İstenen Görev a » Kayıtlarda "ground" dizgesini içeren satırların hepsini hiçbir değişiklik yapmadan ayıkla.

Seçilen Metin »
----------
Asrımızda, “çeşitli din mensuplarının bir arada ve birbirine tecavüz etmeden, adil bir idare altında insanca bir hayat sürmesi” gibi içi doldurulmaya muhtaç, ve de çoğu kez “hümanist” ve “demokratik” gibi küfürlerle doldurulan sloganlar, ve gulat-ı mürcie kelâmları ayyuka çıkmış ve bir kısım avamın da kafası bu bahiste allak bullak edilmiş, din-akide diye bir şey bırakılmamacasına insanlar ifsad edilmişlerdir. Bu makalemiz bu fitnelere de bir cevap mahiyetinde olduğu gibi, nakilden ve de tarihten çok hikmetli ve ibretlik kesitler de sunarak meseleyi Şer’i çerçevede izahata kavuşturacaktır….
Makalemizin başlığında “Zımmi” (1) değil de “Gayrı Müslim” (2) lafzının kullanmamız kasıtlı ve bilinçlidir ve bu lafız ilkine göre daha şumulludur. Zira İslâm’a göre; İslâm üzere iken dinden dönen (Mürted) ve kendisine müslüman diyen, dinden gözüken ama gulat derecede Ehli Sünnet’den sapmış olan fırka ve şahıslar (Zındık) bir yana; Ehli Kitab olsun Müşrikler vs olsun tüm “Asli Kafirler” (3) diye tarif edilenler yani bildik “Gayrı Müslimler” ancak şu dört çeşit tarifle tasnif edilir: (4)
- a) Zımmi b) Müste’men c) Muahid d) Harbi
Şimdi başlangıç olarak bu dört vasfın özelliklerine ve farklarına bakalım. Zira Osmanlı da tıpkı Abbasi ve Emevi gibi; “Şer’iat-ı Muhammedi” ve onunla terbiye edilebildiği kadarıyla “Örf” ile idare edilen bir “İslâm” devleti idi. Mezhebinde “Ehli Sünnet Vel Cemaat-Hanefilik” ve Örfünde “Türk” töresi ağır basan bu devletin, umumi mânâda evvelkilerin bir devamı olduğu ve zamanın getirdiği bazı yeni müşküllere karşı bazı içtihadlarıyla daha da zenginleşmiş olsa da aslı itibarıyla evvelki İslâm devletlerinin tabii bir süreçte zuhur etmiş devamı ve varisi idi…. (5)
----------
Sağlanan Veriler »
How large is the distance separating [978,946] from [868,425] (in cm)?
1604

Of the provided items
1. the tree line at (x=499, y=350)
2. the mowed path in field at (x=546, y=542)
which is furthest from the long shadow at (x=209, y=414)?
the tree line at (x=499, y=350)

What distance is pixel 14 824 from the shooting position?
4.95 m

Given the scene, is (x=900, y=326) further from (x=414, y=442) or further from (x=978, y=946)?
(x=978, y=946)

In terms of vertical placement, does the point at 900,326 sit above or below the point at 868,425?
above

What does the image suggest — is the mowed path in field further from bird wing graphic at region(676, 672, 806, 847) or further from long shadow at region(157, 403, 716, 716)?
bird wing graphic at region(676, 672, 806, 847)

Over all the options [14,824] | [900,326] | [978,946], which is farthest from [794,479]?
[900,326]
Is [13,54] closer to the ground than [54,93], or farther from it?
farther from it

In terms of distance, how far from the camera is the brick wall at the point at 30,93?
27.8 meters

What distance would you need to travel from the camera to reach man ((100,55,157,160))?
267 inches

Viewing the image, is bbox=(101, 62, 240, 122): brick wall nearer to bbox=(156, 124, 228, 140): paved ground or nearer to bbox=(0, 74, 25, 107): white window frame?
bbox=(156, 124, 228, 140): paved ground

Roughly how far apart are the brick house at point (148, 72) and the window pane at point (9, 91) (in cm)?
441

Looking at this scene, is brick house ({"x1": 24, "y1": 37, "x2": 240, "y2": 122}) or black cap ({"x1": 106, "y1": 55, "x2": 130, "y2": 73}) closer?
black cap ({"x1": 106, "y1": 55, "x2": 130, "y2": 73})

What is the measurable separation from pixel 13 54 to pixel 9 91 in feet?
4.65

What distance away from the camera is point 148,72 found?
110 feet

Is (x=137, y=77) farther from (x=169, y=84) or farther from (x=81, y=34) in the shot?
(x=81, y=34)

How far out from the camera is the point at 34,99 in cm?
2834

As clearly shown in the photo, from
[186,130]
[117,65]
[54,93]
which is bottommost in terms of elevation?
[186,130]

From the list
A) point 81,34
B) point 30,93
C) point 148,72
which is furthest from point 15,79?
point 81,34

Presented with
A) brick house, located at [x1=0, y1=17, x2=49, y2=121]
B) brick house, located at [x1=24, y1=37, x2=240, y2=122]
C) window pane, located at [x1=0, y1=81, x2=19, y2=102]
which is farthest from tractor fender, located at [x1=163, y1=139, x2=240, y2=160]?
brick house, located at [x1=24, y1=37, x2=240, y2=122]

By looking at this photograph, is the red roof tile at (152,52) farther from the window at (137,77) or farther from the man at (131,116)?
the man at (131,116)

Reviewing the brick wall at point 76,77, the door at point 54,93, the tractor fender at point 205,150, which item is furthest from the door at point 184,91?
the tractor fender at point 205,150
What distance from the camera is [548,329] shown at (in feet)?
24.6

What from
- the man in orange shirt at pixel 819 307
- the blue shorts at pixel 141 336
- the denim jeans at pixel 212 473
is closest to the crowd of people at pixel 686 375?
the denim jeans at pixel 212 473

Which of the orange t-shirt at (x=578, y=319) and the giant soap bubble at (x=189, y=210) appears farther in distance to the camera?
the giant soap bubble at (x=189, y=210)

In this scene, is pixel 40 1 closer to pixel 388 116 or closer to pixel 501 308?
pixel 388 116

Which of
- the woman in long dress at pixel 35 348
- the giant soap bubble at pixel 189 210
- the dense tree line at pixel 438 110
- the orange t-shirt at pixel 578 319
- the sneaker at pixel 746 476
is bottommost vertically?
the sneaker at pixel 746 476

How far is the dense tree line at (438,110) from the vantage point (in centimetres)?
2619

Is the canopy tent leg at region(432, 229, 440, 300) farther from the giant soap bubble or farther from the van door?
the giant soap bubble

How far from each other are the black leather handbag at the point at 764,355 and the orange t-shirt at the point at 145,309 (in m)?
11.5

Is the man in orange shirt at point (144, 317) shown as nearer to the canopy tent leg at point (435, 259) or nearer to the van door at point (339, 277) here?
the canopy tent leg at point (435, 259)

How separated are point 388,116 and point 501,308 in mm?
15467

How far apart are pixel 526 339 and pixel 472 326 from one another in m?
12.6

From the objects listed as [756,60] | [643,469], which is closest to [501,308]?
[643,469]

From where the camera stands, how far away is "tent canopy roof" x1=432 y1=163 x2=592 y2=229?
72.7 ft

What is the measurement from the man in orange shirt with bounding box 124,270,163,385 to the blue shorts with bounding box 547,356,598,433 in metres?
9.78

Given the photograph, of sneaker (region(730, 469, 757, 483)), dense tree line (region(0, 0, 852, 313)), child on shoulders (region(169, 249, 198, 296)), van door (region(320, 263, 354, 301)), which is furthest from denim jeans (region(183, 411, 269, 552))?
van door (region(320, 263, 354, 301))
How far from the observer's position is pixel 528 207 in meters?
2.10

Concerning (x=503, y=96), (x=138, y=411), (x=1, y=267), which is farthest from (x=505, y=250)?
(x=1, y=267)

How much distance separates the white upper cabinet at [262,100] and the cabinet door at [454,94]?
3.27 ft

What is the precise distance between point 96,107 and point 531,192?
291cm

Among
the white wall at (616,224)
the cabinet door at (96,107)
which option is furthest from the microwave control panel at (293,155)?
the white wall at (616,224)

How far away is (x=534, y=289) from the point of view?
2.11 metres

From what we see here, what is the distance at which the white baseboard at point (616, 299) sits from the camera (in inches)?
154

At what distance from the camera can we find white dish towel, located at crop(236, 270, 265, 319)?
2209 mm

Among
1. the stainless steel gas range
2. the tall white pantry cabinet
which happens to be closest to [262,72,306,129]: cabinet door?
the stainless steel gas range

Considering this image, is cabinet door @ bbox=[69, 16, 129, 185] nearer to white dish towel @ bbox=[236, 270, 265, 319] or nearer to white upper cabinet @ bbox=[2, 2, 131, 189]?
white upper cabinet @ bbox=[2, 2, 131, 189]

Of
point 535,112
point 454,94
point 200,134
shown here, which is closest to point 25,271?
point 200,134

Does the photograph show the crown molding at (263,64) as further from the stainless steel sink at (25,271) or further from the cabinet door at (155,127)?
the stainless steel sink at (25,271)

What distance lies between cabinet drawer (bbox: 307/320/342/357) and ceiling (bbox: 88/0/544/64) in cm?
----------
İstenen Görev b » Seçilen metne göre "Gayrı Müslimler" kaç çeşit tarifle tasnif edilir ve bunlar nelerdir?

Görevin Çözümü a »
Is [13,54] closer to the ground than [54,93], or farther from it?
Viewing the image, is bbox=(101, 62, 240, 122): brick wall nearer to bbox=(156, 124, 228, 140): paved ground or nearer to bbox=(0, 74, 25, 107): white window frame?
bbox=(156, 124, 228, 140): paved ground

Görevin Çözümü b » Dört çeşit tarifle tasnif edilirler: Zımmi, Müste'men, Muahid ve Harbi.